Wann drohen straffälligen Anwälten berufsrechtliche Folgen?

Nicht immer folgt für gestrauchelte Anwälte auf eine strafrechtliche Verurteilung eine berufsrechtliche Strafe. Doch für Anwälte, die die Regeln der Gesellschaft missachten - ob im Beruf oder außerhalb – und sich in erheblichem Maß strafbar machen, sieht das Gesetz ein zusätzliches anwaltsgerichtliches Verfahren vor. Im Fall eines Kinder missbrauchenden Anwalts hat das Anwaltsgericht Köln das umgesetzt.

Der Anwalt hatte in fünf  Fällen einen  Missbrauch  widerstandsunfähiger  Personen  begangen,  davon  in vier Fällen tateinheitlich mit dem Besitz  kinder-  und  jugendpornographischer  Schriften.  Dafür sieht das Strafgesetzbuch eine Freiheitsstrafe von bis zu 10 Jahren vor. Nach der strafrechtlichen Verurteilung erlegte ihm das Anwaltsgericht eine Geldstrafe von 5.000 Euro auf und erteilte dem Anwalt einen Verweis.

Anwalt ist ein Vertrauensberuf

Der Rechtsanwalt hat sich zur Überzeugung der Kammer einer Pflichtverletzung nach §§ 43, 113 Abs. 2, 115b, 118 Abs. 3 BRAO i.V.m. §§ 179 Abs. 1 Nr. 1, 184b Abs. 4, Satz 2, 184c Abs. 4, Satz 1–4 StGB schuldig gemacht. Im Einzelnen gilt berufsrechtlich Folgendes:

Gemäß § 43 Satz  2 BRAO hat sich ein Rechtsanwalt innerhalb und außerhalb des Berufes der Achtung und des Vertrauens, welche die Stellung des Rechtanwaltes erfordert, würdig zu erweisen.

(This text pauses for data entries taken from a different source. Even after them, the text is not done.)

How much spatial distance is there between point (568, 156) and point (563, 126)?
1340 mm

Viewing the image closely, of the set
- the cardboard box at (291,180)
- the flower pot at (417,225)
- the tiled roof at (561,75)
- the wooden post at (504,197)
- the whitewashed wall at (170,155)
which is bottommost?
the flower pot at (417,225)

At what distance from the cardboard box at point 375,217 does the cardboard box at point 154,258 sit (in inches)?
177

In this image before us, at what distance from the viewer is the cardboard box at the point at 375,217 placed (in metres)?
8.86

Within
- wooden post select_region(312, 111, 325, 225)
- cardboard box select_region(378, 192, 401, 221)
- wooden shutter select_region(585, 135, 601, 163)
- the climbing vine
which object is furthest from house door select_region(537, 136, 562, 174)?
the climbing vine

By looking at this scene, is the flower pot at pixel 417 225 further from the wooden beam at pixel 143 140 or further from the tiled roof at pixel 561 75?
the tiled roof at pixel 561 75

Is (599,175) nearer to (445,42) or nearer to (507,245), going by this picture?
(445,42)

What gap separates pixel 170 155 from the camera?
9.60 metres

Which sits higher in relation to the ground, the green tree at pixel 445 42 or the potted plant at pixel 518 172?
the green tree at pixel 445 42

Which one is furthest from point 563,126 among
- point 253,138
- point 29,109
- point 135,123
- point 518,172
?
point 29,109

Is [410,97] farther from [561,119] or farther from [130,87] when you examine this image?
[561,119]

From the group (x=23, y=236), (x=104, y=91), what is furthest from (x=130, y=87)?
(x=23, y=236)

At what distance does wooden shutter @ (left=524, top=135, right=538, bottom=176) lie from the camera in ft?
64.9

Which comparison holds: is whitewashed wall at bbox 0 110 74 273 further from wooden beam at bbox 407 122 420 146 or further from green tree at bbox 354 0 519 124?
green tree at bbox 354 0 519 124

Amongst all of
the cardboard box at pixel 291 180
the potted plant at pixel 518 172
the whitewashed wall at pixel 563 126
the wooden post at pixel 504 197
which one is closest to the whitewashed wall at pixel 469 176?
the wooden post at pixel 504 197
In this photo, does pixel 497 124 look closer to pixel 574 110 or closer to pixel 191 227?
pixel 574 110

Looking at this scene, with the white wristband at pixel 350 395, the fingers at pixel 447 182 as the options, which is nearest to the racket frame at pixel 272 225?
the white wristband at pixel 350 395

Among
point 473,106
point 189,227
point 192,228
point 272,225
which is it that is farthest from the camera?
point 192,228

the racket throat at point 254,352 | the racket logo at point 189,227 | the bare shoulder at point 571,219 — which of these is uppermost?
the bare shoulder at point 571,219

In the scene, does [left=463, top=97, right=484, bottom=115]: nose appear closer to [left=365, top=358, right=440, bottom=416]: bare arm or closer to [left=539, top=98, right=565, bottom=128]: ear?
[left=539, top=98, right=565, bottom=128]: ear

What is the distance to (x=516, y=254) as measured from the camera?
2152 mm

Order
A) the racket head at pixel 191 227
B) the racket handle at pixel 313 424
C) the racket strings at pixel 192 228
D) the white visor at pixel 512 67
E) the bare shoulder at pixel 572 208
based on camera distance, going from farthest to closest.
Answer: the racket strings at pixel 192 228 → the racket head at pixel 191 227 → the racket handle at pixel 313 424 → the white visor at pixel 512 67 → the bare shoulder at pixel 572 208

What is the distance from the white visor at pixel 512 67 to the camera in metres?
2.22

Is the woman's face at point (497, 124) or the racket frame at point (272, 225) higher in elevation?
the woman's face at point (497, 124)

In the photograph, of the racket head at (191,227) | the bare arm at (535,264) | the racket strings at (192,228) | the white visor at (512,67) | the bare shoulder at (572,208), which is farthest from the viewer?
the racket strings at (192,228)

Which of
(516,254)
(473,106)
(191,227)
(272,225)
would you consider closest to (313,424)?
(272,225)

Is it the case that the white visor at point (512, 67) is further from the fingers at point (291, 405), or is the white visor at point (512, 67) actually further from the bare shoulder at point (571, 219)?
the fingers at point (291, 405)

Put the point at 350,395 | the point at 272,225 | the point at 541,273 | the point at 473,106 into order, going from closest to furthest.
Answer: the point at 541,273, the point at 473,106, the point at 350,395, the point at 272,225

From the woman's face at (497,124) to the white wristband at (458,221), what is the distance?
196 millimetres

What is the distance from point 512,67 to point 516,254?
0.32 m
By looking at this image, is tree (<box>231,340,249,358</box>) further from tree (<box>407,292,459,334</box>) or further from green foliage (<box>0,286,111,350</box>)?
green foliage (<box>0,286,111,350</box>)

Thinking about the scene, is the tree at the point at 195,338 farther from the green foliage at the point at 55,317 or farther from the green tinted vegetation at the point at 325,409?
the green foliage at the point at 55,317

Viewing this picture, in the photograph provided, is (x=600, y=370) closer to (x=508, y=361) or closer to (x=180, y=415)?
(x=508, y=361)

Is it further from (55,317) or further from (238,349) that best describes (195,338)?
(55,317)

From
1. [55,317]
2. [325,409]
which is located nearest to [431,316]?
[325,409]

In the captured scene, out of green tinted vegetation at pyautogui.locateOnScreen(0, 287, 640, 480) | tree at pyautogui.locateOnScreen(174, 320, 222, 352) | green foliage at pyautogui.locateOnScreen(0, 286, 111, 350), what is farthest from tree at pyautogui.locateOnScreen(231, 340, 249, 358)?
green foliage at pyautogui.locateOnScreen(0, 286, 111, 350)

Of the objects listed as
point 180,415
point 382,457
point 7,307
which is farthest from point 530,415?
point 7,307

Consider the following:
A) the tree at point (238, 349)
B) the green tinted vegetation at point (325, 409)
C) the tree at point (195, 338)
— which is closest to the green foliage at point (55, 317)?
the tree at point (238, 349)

  • Nach § 118 Abs. 2 BRAO ist ein außerhalb des Berufes liegendes Verhalten eines Rechtanwalts, das eine rechtswidrige Tat oder eine mit Geldbuße bedrohte Handlung darstellt, eine anwaltsgerichtlich zu ahndende Pflichtverletzung,
  • wenn diese nach den Umständen des Einzelfalles im besonderen Maße geeignet ist, Achtung und Vertrauen der Rechtssuchenden in einer für die Ausübung der Anwaltstätigkeit bedeutsamen Weise zu beeinträchtigen.

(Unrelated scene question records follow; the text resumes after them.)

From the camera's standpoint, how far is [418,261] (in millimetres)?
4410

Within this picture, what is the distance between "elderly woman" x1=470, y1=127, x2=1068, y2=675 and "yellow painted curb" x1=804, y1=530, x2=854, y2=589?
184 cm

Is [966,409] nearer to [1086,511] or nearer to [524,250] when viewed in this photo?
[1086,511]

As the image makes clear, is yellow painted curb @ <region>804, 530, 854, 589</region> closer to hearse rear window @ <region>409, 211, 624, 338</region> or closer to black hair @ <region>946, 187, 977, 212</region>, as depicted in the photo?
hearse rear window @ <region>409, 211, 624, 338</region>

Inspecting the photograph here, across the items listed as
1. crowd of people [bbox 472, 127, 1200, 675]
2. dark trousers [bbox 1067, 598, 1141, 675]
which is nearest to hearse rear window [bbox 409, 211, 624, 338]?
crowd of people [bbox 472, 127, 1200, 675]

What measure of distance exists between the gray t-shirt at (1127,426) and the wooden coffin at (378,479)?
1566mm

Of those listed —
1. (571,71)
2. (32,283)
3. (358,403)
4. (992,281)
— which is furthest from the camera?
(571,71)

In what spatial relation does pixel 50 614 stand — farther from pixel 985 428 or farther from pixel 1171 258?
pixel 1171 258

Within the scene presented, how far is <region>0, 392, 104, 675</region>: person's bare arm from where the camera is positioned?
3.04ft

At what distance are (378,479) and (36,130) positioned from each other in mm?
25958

Hierbei ist nach § 115 b BRAO im Falle einer durch ein Gericht oder einer Behörde verhängten Strafe, Disziplinarmaßnahme, berufsgerichtliche Maßnahme oder Ordnungsmaßnahme von einer anwaltsgerichtlichen Handlung wegen desselben Verhaltens abzusehen, wenn eine anwaltsgerichtliche Maßnahme nicht zusätzlich erforderlich ist, um den Rechtsanwalt zur Erfüllung seiner Pflichten anzuhalten und das Ansehen der Rechtsanwaltschaft zu wahren.

Die  Generalklausel  des  § 43  BRAO verlangt  von  den  Anwälten  Kompetenz und Integrität, um zu gewährleisten, dass die Anwaltschaft die ihr im System  der  Rechtspflege  zugewiesene   Aufgabe   wahrnehmen   kann.

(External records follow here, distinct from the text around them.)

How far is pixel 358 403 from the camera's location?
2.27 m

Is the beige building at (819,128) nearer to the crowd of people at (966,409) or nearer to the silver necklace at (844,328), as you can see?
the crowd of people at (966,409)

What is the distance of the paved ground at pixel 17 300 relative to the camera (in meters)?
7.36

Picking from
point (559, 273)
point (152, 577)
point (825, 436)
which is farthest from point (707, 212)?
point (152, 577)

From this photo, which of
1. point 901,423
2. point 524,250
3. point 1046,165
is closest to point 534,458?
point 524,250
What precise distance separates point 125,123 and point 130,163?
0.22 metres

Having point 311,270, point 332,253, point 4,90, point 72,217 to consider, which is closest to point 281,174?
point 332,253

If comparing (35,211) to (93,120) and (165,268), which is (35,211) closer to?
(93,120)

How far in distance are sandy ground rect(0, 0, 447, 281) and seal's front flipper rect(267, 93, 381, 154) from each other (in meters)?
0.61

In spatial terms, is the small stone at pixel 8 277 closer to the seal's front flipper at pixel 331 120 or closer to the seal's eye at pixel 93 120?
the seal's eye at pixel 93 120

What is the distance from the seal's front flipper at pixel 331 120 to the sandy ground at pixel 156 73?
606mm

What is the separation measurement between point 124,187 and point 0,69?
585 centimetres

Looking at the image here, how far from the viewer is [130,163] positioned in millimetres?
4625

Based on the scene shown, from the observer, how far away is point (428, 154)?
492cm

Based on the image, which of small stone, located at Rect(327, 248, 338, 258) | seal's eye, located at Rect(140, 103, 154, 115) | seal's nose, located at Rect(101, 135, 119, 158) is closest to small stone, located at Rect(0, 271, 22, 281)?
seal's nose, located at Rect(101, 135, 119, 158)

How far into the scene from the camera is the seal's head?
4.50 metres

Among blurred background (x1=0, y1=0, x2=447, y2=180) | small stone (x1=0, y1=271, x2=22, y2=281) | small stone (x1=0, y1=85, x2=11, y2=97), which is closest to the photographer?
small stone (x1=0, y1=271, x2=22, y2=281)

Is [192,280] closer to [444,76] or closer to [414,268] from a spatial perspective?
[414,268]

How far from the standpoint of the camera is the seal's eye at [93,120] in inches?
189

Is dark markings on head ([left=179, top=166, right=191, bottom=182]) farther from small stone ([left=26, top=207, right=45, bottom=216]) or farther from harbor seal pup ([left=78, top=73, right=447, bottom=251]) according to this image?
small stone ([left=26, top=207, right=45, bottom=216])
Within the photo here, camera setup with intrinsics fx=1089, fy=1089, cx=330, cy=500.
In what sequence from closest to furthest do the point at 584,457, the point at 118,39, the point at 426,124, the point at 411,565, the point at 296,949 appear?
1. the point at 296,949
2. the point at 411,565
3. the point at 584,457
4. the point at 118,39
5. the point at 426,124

Es muss ein aus dem Rahmen fallendes Verhalten vorliegen

  • Im vorliegenden Fall hatte der Anwalt die Taten nicht während der Berufsausübung begangen.
  • Eine  außerhalb  der  Berufsausübung  liegendes Verhalten  eines  Rechtsanwaltes  kann nach Ansicht des Anwaltsgerichts Köln nur Grundlage einer zu ahndende Pflichtverletzung sein, wenn es eine rechtswidrige  Tat  oder  eine  mit  Geldbuße bedrohte  Handlung  darstellt  und  im besonderen Maße geeignet ist, Achtung  und  Vertrauen  der  Rechtssuchenden  in  einer  für  die  Ausübung der   Anwaltstätigkeit   bedeutsamen Weise zu beeinträchtigen.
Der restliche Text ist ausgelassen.